# Text shown

[Haskell-cafe] type inference and named fields

Malcolm Wallace Malcolm.Wallace at cs.york.ac.uk
Fri Jun 24 04:50:41 EDT 2005


Lennart Augustsson <lennart at augustsson.net> writes:

> A somewhat similar problem exists even without fields:
> 
> foo :: Either a b -> Either () b
> foo (Left _) = Left ()
> foo x@(Right _) = x

Your example is less surprising than mine with fields.  The expression
    x
on the rhs of the last clause has type
    Either a b
This does not match the signature, which claims
    Either () b
So it is fairly easy to explain why this is rejected.  Even if we change
the definition of the Either type to omit the Left constructor (and
correspondingly omit the first clause of foo's definition), you still
get an error.

[Records]

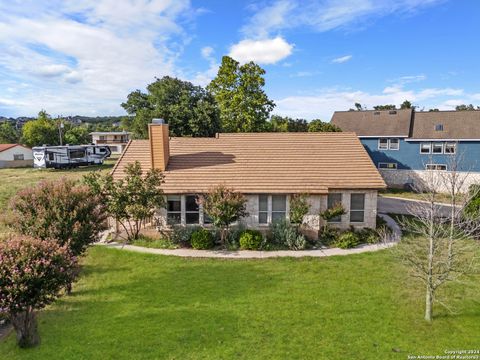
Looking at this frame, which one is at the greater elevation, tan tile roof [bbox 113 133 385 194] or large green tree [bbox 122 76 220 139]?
large green tree [bbox 122 76 220 139]

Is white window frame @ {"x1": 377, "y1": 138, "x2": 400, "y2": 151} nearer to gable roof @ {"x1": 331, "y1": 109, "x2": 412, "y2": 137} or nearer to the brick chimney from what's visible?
gable roof @ {"x1": 331, "y1": 109, "x2": 412, "y2": 137}

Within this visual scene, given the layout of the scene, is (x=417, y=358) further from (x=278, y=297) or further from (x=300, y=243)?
(x=300, y=243)

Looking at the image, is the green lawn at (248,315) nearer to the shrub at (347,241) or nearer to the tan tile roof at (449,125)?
the shrub at (347,241)

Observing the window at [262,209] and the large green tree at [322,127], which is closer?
the window at [262,209]

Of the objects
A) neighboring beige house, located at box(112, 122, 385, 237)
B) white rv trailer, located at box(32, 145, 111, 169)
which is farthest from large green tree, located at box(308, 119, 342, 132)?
white rv trailer, located at box(32, 145, 111, 169)

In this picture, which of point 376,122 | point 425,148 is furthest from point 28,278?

# Instructions
a: For each statement, say whether it agrees with the message on type inference and named fields, and quote the words that decide it. (i) The expression x on the right-hand side of the last clause of foo has type Either a b. (ii) The signature of foo claims the type Either () b. (iii) Removing the Left constructor from the Either type, along with the first clause of foo, makes the error go away.
b: In the message on type inference and named fields, whose example does the writer call less surprising than the writer's own example with fields?

# Per-task outputs
a:
(i) Yes: "on the rhs of the last clause has type Either a b"
(ii) Yes: "the signature, which claims Either () b"
(iii) No: "you still get an error."

b: Lennart Augustsson's example.